AI Marketing: Friend or Foe?

by Brittany McSorley

A year ago, I got extremely nervous about AI. I have since calmed down because the technology is far from perfect (for example, ChatGPT is wrong like, a lot), but I still worry it will become perfect and make all our jobs obsolete but rather than freeing us from laboring under capitalism it will only increase our suffering, somehow. You know, just the typical stuff people fret about! I’m fine.

On a less unhinged note, it must be acknowledged that AI is proving very helpful for digital marketers. Particularly tempting is AI-generated image technology that could easily take the place of all the photos you’re currently taking to spread the word about your business on social media.
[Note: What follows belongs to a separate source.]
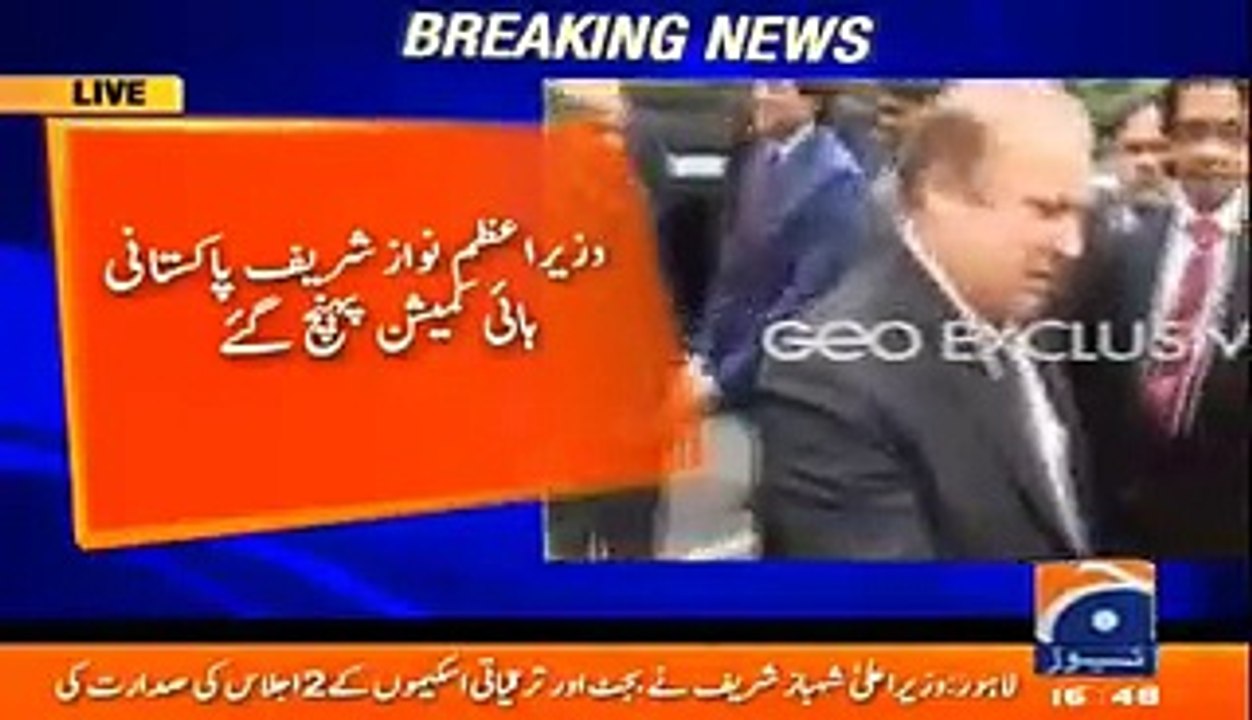 Prime Minister Nawaz Sharif Special Talk With Media in London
It may be old age, but it seems like these advanced tools are debuting at a rapid pace. It felt like ChatGPT had been on the scene for about an hour before these image-creation tools popped up. Recently, Adobe’s InDesign launched an AI feature: “Text to Image is a generative AI-powered capability powered by Adobe Firefly. Unlike other InDesign capabilities, this capability enables you to use a text prompt to generate images in various Content types (Photo or Art) and Aspect ratio (Landscape, Portrait, Square, Widescreen, or Vertical) quickly and easily.”

Cool! But also yikes? I’m really in the weeds with this stuff.

Canva also has an AI image generator now (bonus: this one’s free). Just enter a short description of the image you’re looking for, and options will pop up in no time. When I typed in “woman enjoying her life,” I was greeted with this little number:

Very grounded! Not at all terrifying! Truly, this is the future Star Trek was talking about.

A quick Google search illustrates just how many companies are now offering this technology: Gemini, OpenArt, StarryAI, DeepAI, Pixlr… and all of those are real names! I didn’t even throw in a fake one like PictrDoctr or something to mess with you (copyright pending).

AI is obviously not a passing fad, but there are definitely some kinds to work out. As usual, Meta is providing a great example of taking a complex phenomenon and forcing it into something appealing to the masses long before it’s appropriate. While Meta has incorporated AI into its ad creation tools for the past six months, it hastily unveiled its own AI chatbot in April as an answer to ChatGPT, and as the New York Times  noted, “Despite Mark Zuckerberg’s hope for the chatbot to be the smartest, it struggles with facts, numbers and web search.” Just when you think you’ve lowered your expectations enough, am I right? I’d be more impressed if this technology actually saved me time instead of costing me more as I fact-check the robots.

Oh, another neat fact about Meta’s AI feature? You can’t turn it off. Facebook: Truly Inescapable! (Copyright pending.)

So, is AI friend or foe for small business marketers? Probably both. You can certainly pull together a Facebook post using a glossy AI-generated Canva image and some ChatGPT-produced copy, and technologically speaking, that’s amazing. But will it outperform a post with a photo of human beings, taken by a human being, along with factually accurate words written by a human being? I’d like to think not, but I probably sound like the people who were defensive and reluctant when they added sound to movies. Your AI marketing journey is up to you; just make sure you check for extra arms.